Vanuit chemisch oogpunt valt het "5-uiteinde" samen met de fosfaatgroep van het eerste nucleotide van de keten, terwijl het "3-uiteinde" samenvalt met de hydroxylgroep (OH) geplaatst op koolstof 3 van het laatste nucleotide.
Het is op basis van deze organisatie dat in de boeken over genetica en moleculaire biologie de nucleotidestrengen als volgt worden beschreven: P-5 "→ 3" -OH.
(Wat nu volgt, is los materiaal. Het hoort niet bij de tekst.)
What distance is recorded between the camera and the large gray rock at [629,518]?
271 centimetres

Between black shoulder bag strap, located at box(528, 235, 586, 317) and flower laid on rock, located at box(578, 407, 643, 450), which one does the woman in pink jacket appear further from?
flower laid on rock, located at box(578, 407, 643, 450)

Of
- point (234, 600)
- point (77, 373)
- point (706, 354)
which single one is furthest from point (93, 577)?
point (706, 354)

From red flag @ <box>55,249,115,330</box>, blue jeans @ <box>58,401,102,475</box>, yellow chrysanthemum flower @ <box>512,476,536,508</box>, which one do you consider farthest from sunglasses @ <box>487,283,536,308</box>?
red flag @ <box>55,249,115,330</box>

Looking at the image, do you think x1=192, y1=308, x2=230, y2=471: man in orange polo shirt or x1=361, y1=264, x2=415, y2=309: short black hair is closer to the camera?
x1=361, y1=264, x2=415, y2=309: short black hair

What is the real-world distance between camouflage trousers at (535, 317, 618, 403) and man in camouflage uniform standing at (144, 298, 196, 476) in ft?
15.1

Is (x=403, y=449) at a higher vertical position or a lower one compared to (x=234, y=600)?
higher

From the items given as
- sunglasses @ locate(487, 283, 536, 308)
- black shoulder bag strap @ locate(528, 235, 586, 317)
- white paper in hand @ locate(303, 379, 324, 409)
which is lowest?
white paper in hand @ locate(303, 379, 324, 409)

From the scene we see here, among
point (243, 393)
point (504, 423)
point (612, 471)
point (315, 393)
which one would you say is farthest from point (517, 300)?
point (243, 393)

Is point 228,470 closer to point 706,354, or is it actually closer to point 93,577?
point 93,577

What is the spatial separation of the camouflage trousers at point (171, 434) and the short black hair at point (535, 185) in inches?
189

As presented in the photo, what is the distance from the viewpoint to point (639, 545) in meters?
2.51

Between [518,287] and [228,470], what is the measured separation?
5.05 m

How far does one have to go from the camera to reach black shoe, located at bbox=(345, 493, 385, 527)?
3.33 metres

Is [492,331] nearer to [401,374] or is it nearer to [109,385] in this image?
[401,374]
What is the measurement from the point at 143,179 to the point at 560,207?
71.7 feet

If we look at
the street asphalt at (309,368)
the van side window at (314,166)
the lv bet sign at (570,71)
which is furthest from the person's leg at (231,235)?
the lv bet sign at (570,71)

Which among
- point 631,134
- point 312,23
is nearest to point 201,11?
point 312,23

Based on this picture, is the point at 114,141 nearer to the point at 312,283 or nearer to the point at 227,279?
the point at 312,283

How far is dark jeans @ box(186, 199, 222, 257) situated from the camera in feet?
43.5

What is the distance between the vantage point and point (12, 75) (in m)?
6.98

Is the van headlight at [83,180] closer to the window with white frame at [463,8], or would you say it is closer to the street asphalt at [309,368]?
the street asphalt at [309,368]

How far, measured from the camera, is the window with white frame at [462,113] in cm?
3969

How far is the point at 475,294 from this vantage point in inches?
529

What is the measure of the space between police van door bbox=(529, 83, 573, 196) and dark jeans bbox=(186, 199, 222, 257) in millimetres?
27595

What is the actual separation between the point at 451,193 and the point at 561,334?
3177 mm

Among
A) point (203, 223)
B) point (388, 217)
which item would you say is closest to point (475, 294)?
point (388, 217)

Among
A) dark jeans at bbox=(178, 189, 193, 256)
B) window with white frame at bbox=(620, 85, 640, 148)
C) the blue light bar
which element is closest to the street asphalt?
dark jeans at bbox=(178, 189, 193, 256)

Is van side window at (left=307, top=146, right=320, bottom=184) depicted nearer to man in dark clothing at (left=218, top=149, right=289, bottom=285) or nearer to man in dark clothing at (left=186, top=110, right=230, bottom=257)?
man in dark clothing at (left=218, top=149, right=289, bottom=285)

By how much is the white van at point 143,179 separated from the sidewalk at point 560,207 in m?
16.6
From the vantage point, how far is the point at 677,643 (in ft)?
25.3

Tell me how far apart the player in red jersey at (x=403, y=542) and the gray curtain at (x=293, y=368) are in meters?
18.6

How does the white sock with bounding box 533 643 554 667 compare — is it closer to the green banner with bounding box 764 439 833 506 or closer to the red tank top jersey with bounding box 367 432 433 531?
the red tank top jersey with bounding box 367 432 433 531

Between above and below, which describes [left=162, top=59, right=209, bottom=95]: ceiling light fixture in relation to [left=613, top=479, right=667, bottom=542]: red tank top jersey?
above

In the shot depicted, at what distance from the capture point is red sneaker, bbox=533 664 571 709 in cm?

* Let op: de letter P geeft het fosforatoom van de fosfaatgroep aan.
biologische rol
De expressie van genen hangt af van de DNA-nucleotidesequentie Genen zijn min of meer lange segmenten van DNA (dwz segmenten van nucleotiden), die de informatie bevatten die essentieel is voor de synthese van eiwitten Eiwitten zijn opgebouwd uit aminozuren en zijn biologische macromoleculen die spelen een fundamentele rol bij het reguleren van de cellulaire mechanismen van een organisme.
De nucleotidesequentie van een bepaald gen specificeert de aminozuursequentie van het verwante eiwit.